Personally I would like to get Morocco to rescind its ban on granting teacher visas to anyone over 60 years old -- no apparent reason for it, though some unrelated Morocco reports refer to 60 as the official retirement age here, and they are now worrying about neglecting the over-60s!
Today I met Margot at the café La Table à Côté de Le P'tit Resto; then we walked as usual up to the Fulbright Library. After a few hours there testing the download/conversion of our googleslides to PPTX files, Margot left. I stayed to work a bit more on my Quizizz and Kahoot and GoogleClassroom exercises; and I met longtime Fulbright worker Mustafa, who is now their I.T. guy, working on their videoconference setup. He was trying to get the Zoom app to work there; I helped, setting up my googlepixel phone with the Zoom app and connecting to the videoconference -- the equipment's microphone is absurdly sensitive, but otherwise works fine.
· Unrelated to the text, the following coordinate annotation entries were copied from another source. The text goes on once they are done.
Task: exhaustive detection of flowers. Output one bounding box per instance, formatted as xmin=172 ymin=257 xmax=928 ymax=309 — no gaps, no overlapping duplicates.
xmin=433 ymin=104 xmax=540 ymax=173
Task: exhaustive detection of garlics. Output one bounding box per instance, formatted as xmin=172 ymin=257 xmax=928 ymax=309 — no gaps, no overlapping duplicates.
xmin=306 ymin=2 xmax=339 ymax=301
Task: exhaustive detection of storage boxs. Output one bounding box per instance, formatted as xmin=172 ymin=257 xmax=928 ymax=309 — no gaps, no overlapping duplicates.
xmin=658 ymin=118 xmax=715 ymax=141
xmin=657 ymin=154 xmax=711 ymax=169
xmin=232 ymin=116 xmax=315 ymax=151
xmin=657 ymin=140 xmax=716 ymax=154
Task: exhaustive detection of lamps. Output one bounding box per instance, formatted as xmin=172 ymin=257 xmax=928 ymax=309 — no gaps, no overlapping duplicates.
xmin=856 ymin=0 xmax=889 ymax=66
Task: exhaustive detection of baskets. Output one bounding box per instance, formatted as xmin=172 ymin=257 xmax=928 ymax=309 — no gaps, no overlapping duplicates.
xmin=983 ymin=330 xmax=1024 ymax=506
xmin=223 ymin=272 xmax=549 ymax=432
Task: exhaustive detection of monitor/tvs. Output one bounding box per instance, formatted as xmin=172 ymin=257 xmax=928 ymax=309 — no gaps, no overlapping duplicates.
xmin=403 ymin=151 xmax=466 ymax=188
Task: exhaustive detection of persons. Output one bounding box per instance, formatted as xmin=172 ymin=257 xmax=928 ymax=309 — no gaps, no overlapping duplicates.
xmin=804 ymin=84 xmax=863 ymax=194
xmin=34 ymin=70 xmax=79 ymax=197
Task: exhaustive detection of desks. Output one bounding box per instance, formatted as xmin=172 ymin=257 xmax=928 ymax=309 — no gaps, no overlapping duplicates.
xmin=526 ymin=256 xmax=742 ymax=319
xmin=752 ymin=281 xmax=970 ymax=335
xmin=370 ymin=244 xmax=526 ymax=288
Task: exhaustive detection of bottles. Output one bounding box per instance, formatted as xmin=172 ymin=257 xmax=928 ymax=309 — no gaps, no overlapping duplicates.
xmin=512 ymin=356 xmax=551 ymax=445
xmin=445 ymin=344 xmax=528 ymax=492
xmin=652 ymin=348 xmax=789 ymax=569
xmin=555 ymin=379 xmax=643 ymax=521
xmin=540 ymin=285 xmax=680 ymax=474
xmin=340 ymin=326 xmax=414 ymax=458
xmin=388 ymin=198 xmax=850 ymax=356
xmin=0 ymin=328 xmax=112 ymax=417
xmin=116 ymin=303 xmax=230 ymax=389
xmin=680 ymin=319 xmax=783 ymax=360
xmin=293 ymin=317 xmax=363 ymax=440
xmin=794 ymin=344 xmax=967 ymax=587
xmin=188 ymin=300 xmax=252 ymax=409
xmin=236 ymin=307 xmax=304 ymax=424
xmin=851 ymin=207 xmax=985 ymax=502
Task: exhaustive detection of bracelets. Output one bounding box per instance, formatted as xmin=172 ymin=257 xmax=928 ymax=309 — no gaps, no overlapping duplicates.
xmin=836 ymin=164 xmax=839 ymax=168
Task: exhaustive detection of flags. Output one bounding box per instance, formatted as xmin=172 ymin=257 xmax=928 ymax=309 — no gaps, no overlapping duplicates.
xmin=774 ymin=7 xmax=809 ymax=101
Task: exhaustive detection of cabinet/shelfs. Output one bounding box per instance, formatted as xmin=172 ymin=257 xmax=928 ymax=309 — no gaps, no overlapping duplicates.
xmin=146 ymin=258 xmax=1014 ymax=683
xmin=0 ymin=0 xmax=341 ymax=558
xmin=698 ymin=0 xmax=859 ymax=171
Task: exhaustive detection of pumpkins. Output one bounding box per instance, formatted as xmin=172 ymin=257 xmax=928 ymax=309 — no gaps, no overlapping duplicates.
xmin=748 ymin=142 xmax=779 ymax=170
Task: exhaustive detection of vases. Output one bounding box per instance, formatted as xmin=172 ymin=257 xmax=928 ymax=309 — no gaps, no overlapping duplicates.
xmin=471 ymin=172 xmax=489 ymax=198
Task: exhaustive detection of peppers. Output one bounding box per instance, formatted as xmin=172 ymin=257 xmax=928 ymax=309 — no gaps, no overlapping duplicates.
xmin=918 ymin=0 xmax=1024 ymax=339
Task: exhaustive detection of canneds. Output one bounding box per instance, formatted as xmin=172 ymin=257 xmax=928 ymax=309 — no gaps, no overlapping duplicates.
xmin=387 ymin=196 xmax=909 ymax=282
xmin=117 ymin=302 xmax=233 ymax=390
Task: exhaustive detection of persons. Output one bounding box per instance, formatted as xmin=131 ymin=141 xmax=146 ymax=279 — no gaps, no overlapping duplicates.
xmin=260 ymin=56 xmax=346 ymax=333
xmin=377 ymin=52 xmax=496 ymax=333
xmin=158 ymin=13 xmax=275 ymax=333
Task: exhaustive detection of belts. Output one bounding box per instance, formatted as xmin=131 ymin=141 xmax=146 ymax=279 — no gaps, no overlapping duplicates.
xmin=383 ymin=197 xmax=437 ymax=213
Problem is they want outsiders (in Morocco) to literally phone in to join the conference call.
After a chat with pleasant knowledgeable Zoom salesrep, it seems that indeed the ability to phone-in to any tollfree number (1800) or Morocco or Algeria and a few others, subscriber must buy the extra phone package at $100/month. I wonder what package the Fulbright folks have; and perhaps they are considered an educational institution, and thus get some discount? otherwise, even a free account can phone-in to +1 646 558 8656 or +33 1 7037 9729.
Because my laptop battery ran out, I decided it was time to leave. I walked over to our neighborhood, stopped at the little barber shop Salon des Coiffeurs. Very nice chatty barber was trying to teach me some Arabic pronunciation--in an attempt to demonstrate the letter H, he kept getting me to repeat O-lyud. Olyud. But I wasn't getting it right, so he showed me, on the television channel guide: Hollywood. ah, right. Good haircut and beard trim -- he even used nosehair clippers. 60dirhams. Then I walked next door to the curious dark restaurant with only a simple sign...it's a dark smoky bar. There's lots more drinking here than meets the eye! Liquor stores are abundant, just not marked, and certainly not advertised. All alcohol consumption happens behind closed doors and curtained windows, or in a fancy international hotel away from sidewalk view; nothing is visible from the street. Anyway, this restaurant was truly dark and dingy and smoky, pretty full with men, obviously regulars, drinking bottles of beer; some with food also. One female customer only. Television screens quietly displaying either soccer or the NatGeoAbuDhabi channel, lots of conversation, nobody rowdy, everybody calmly drinking beer. I ordered a turkey sandwich + fries; actually quite a good hot turkey wrap, because the bread was very good. 60dirhams total; I left the waitress a 5dhs tip, and walked on.
Actually another trivial incident that surprised me: our BIM store, the local discount grocer, one would think very lowcost uncaring workers: the cashier saw me and another customer with just a few items, standing behind a couple old ladies with a full grocery cart: the cashier asked them if we could go ahead and pay first! shock. the ladies agreed. I walked home reassured of the goodness of human nature.